Protection du représentant des salariés

Le représentant des salariés bénéficie de la même protection que les représentants du personnel. Celle-ci cesse lorsque toutes les sommes versées par l'AGS au représentant des créanciers ont été reversées aux salariés.

En revanche, dans le cadre d'une procédure simplifiée et lorsqu'il n'y a pas de comité d'entreprise, sa protection cesse au terme de la dernière audition ou consultation prévue par la procédure de sauvegarde.

Pour procéder à son licenciement, il faut donc que l'administrateur ou le liquidateur consulte préalablement le comité d'entreprise, s'il y en a un, et présente une demande d'autorisation de licenciement auprès de l'inspecteur du travail.

Que devient le procès engagé contre l'employeur qui fait l'objet d'une procédure de sauvegarde ?

Les procès en cours devant le Conseil de Prud'hommes ne sont ni interrompus ni suspendus du fait de l'ouverture de la procédure de sauvegarde. Ils se poursuivent, mais en présence du mandataire judiciaire.

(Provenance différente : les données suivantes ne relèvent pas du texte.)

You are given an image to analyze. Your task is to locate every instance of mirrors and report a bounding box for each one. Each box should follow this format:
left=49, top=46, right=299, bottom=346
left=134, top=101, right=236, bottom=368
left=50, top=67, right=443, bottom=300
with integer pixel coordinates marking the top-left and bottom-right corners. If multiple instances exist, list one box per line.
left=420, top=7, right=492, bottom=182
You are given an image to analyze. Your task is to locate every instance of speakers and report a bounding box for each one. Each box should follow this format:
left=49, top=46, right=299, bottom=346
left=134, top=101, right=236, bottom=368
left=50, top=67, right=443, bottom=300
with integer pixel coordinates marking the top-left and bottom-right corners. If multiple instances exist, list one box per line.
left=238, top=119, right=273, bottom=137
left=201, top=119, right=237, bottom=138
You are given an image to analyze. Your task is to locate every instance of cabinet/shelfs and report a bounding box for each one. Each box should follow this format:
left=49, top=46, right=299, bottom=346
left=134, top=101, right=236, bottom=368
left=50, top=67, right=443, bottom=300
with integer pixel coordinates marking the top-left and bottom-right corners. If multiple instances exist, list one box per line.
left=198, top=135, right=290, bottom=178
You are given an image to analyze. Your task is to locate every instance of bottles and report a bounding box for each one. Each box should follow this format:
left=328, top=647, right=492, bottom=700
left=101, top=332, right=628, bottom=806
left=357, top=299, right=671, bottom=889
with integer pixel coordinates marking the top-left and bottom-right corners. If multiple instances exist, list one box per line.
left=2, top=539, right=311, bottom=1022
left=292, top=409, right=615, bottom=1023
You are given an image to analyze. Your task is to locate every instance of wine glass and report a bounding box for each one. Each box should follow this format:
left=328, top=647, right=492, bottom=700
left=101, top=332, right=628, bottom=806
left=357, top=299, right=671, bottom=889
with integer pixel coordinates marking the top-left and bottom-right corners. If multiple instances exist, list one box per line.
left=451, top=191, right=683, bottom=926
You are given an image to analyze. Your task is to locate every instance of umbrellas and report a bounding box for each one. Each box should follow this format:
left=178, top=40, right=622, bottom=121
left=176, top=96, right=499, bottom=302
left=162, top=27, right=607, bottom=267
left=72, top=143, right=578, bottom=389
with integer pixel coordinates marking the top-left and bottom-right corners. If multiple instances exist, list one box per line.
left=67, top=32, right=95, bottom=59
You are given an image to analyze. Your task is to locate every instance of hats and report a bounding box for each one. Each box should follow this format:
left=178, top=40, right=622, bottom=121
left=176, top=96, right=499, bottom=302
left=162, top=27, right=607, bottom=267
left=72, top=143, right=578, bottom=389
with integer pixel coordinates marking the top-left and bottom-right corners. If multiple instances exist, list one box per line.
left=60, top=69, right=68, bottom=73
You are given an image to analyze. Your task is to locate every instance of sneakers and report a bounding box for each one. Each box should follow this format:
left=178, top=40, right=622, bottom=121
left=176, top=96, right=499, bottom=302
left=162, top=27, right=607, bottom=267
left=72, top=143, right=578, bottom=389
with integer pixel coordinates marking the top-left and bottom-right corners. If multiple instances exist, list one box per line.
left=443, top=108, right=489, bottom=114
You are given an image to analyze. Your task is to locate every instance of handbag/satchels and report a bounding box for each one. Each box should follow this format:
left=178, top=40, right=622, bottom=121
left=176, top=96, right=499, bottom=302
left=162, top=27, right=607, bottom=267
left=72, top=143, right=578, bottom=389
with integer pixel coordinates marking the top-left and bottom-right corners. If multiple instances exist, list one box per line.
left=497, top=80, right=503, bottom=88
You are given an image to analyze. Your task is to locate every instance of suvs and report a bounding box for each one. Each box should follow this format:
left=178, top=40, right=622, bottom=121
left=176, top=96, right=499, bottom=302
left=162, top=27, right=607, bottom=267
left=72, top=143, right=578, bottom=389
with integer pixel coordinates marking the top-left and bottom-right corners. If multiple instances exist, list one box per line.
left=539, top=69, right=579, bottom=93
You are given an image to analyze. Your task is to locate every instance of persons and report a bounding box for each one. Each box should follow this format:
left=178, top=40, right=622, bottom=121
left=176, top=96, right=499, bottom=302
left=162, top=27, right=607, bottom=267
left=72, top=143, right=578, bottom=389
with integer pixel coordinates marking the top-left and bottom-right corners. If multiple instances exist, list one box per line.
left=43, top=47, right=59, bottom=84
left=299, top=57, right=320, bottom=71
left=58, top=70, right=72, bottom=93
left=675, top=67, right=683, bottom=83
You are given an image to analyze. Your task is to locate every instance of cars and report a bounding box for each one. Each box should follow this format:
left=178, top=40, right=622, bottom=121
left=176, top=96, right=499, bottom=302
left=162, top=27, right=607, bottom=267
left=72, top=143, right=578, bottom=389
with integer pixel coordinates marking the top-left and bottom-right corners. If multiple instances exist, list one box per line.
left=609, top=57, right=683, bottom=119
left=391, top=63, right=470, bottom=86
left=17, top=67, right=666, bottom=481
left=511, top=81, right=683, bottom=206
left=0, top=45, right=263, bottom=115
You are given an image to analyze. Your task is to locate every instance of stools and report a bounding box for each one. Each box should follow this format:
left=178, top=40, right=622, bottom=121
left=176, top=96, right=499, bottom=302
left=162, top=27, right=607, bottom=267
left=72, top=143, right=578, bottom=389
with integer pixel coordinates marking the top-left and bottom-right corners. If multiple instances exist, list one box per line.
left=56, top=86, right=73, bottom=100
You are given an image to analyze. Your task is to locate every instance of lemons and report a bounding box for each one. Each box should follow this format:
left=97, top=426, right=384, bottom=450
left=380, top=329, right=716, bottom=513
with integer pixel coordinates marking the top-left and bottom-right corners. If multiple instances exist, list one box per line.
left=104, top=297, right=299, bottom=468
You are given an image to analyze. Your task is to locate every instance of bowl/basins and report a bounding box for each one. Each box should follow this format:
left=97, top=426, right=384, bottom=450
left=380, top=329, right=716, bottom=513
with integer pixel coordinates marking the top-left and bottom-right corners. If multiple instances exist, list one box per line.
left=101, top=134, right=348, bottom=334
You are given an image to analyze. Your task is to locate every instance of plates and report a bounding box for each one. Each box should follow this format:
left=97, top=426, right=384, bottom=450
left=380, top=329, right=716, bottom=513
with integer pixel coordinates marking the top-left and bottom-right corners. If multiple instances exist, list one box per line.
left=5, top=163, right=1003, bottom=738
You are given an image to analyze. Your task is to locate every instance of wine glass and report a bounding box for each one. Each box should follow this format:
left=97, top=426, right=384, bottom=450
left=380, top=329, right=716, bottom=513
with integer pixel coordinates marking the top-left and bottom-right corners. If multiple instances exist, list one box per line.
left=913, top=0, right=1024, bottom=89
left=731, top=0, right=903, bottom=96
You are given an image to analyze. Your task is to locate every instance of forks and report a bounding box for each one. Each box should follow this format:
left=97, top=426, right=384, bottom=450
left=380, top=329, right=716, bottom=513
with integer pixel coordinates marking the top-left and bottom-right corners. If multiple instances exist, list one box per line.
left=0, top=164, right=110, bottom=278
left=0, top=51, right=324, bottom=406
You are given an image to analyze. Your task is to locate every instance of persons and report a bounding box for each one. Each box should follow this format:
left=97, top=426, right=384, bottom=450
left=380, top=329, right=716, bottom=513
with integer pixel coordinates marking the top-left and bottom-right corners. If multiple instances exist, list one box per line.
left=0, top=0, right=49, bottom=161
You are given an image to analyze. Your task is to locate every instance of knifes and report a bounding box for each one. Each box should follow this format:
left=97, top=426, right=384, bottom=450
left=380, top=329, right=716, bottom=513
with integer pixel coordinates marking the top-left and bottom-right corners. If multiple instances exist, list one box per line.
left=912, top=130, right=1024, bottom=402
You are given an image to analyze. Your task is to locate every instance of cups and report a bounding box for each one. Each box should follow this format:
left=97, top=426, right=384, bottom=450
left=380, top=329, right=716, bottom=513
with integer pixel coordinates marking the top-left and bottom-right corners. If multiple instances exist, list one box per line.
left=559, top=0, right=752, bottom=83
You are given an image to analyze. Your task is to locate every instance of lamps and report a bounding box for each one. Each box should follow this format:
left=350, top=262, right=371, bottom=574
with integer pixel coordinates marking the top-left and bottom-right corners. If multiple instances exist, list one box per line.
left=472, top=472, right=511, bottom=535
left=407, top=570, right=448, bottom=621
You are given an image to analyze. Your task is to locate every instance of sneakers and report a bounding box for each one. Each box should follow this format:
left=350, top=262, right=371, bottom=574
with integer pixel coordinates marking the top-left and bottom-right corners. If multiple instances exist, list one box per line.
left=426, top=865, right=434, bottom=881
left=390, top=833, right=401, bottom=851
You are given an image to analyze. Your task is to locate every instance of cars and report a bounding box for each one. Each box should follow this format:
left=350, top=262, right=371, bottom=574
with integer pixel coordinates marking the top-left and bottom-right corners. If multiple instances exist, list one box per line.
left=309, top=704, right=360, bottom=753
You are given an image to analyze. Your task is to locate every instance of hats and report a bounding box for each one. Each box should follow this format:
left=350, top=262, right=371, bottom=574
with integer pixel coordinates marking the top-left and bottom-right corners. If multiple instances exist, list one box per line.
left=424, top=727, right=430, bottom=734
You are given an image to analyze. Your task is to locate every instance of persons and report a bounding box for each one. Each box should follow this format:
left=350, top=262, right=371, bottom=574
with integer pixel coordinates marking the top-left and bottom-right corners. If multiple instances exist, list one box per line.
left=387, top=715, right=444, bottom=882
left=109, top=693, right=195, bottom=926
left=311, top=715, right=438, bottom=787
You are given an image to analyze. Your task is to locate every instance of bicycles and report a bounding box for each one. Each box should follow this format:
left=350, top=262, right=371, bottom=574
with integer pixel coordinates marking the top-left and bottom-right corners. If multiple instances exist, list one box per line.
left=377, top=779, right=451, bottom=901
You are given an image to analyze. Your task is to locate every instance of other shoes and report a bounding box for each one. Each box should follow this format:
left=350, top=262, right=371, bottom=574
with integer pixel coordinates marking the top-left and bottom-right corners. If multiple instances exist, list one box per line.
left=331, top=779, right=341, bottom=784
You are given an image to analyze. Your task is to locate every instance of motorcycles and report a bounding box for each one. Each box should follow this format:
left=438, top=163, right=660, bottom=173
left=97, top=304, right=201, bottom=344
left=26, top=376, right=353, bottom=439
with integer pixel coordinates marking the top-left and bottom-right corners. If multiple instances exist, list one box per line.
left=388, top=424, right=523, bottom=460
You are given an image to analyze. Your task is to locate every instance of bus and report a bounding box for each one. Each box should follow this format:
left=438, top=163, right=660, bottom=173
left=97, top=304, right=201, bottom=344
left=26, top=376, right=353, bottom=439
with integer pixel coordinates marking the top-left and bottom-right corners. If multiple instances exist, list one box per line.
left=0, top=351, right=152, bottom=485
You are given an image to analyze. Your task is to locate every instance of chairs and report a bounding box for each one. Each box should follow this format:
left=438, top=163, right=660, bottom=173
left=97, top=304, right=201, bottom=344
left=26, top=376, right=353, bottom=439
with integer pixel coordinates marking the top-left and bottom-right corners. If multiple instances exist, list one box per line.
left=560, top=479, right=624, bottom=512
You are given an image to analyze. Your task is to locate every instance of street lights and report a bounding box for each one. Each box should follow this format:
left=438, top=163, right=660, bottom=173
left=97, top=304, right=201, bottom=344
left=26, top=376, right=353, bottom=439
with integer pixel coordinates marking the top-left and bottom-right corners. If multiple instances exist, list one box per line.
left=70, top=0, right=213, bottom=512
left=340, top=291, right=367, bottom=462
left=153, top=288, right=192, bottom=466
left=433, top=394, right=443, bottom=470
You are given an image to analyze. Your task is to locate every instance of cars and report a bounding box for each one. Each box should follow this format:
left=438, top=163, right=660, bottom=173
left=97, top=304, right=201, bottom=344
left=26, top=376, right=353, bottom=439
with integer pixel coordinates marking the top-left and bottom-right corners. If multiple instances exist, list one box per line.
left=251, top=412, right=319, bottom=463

La décision qui pourra être rendue est en principe inopposable à la procédure. Toutefois, si le mandataire judiciaire oublie d'informer, dans les 10 jours d'ouverture de la procédure de sauvegarde, le Conseil de Prud'hommes et les salariés parties à l'instance de l'ouverture d'une procédure de sauvegarde, la décision rendue par le conseil deviendra opposable.

En effet, dès qu'il est averti de l'ouverture d'une procédure de sauvegarde, le Conseil de Prud'hommes est censé convoquer le mandataire judiciaire.